===== Dataset content =====

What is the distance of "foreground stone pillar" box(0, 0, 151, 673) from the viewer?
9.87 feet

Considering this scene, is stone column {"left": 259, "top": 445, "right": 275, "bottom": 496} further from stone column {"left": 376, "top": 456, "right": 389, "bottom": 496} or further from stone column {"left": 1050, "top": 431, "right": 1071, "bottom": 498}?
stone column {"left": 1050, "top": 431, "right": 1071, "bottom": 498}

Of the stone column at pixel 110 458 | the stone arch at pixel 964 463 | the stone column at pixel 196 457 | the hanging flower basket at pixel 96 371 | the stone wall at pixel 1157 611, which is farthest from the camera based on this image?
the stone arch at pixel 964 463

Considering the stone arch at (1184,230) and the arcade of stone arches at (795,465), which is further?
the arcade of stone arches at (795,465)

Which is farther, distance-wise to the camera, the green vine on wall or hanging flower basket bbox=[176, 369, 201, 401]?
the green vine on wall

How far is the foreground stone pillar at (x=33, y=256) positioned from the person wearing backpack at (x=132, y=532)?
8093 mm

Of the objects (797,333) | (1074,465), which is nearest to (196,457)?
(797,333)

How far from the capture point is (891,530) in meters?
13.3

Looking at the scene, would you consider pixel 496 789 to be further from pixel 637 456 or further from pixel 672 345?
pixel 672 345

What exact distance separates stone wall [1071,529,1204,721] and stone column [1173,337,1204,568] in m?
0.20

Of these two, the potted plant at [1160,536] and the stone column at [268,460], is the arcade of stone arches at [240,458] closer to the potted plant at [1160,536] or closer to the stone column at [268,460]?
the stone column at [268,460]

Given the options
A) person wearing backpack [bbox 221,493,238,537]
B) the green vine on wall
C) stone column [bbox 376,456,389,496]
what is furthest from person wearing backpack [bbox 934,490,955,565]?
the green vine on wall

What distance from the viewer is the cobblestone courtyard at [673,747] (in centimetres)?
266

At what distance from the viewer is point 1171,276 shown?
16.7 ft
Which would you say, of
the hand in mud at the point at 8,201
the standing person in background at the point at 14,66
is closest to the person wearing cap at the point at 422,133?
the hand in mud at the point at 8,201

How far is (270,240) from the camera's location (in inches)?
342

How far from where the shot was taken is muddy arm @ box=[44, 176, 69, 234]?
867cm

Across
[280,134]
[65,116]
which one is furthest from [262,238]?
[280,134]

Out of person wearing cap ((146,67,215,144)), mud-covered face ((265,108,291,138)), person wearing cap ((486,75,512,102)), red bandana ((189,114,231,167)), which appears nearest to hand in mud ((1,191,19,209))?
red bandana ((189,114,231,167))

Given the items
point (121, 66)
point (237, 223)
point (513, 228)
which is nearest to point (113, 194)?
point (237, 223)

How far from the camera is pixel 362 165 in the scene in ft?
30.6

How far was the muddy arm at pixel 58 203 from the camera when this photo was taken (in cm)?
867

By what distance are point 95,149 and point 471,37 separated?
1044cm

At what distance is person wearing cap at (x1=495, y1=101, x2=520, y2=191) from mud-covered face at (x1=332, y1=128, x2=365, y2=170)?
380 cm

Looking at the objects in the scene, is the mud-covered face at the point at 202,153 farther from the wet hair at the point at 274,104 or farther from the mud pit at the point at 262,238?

=====

[What this task involves]: Please pull out each line of the records above that contains the string "camera".

[Answer to the problem]:
Of the stone column at pixel 110 458 | the stone arch at pixel 964 463 | the stone column at pixel 196 457 | the hanging flower basket at pixel 96 371 | the stone wall at pixel 1157 611, which is farthest from the camera based on this image?
Which is farther, distance-wise to the camera, the green vine on wall or hanging flower basket bbox=[176, 369, 201, 401]?
How far is (270,240) from the camera's location (in inches)?
How far from the camera is pixel 362 165 in the scene in ft?
How far was the muddy arm at pixel 58 203 from the camera when this photo was taken (in cm)?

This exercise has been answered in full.